**WORK TO DO**
Edit the data below by replacing every instance of "camera" with "lens" and leaving everything else as it is. Leave out the pictures.

[Records from a spatial question set]
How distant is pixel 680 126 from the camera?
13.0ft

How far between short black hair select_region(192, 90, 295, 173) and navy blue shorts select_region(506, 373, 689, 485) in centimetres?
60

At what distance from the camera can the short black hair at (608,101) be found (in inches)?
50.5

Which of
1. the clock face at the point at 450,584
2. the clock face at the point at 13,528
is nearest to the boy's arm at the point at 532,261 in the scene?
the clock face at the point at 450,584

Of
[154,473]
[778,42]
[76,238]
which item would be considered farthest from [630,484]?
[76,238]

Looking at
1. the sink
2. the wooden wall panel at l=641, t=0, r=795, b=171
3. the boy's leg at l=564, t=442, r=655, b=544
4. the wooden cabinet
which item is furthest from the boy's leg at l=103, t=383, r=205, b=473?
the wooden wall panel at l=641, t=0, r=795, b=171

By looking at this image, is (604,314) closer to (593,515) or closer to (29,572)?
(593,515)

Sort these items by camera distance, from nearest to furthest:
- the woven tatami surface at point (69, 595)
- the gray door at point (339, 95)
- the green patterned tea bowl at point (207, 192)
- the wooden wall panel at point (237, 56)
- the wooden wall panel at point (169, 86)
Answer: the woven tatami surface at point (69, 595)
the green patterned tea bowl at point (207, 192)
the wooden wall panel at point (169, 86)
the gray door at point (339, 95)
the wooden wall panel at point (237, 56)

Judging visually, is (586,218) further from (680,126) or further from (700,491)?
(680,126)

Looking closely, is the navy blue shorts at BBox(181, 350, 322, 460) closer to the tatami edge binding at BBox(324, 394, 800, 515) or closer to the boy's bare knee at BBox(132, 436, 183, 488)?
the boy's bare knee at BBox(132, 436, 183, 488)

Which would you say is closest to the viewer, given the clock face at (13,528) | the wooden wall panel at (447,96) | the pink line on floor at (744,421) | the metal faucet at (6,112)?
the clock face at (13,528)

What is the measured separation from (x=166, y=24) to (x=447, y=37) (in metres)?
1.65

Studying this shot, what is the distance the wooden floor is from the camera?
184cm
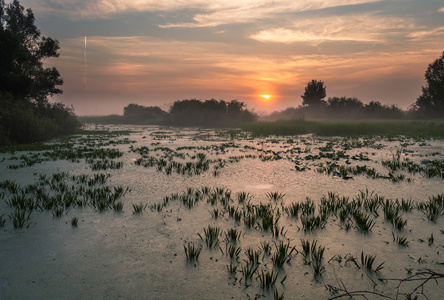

**ANSWER TO THE EXERCISE**
How distant is pixel 680 126 from the lens?
13.0ft

How far between short black hair select_region(192, 90, 295, 173) and navy blue shorts select_region(506, 373, 689, 485) in centimetres?
60

At what distance from the lens can the short black hair at (608,101) be found (in inches)?
50.5

Which of
1. the clock face at the point at 450,584
2. the clock face at the point at 13,528
is nearest to the boy's arm at the point at 532,261 in the scene?
the clock face at the point at 450,584

Of
[154,473]
[778,42]
[76,238]
which item would be considered farthest from [630,484]?
[76,238]

Looking at
1. the sink
2. the wooden wall panel at l=641, t=0, r=795, b=171
3. the boy's leg at l=564, t=442, r=655, b=544
4. the wooden cabinet
which item is furthest from the boy's leg at l=103, t=383, r=205, b=473?
the wooden wall panel at l=641, t=0, r=795, b=171

By looking at this image, is (604,314) closer to (593,515) or closer to (29,572)?
(593,515)

Sort these items by lens distance, from nearest to furthest:
- the woven tatami surface at point (69, 595)
- the gray door at point (339, 95)
- the green patterned tea bowl at point (207, 192)
- the wooden wall panel at point (237, 56)
- the wooden wall panel at point (169, 86)
Answer: the woven tatami surface at point (69, 595)
the green patterned tea bowl at point (207, 192)
the wooden wall panel at point (169, 86)
the gray door at point (339, 95)
the wooden wall panel at point (237, 56)

Judging visually, is (586,218) further from (680,126) or further from (700,491)?
(680,126)

Looking closely, is the navy blue shorts at BBox(181, 350, 322, 460) closer to the tatami edge binding at BBox(324, 394, 800, 515) or closer to the boy's bare knee at BBox(132, 436, 183, 488)?
the boy's bare knee at BBox(132, 436, 183, 488)

Which would you say is closest to the viewer, given the clock face at (13,528) | the wooden wall panel at (447,96) | the pink line on floor at (744,421) | the metal faucet at (6,112)?
the clock face at (13,528)

What is the measured separation from (x=166, y=24) to (x=447, y=37) (in metres)?
1.65

Studying this shot, what is the distance the wooden floor is from the lens?
184cm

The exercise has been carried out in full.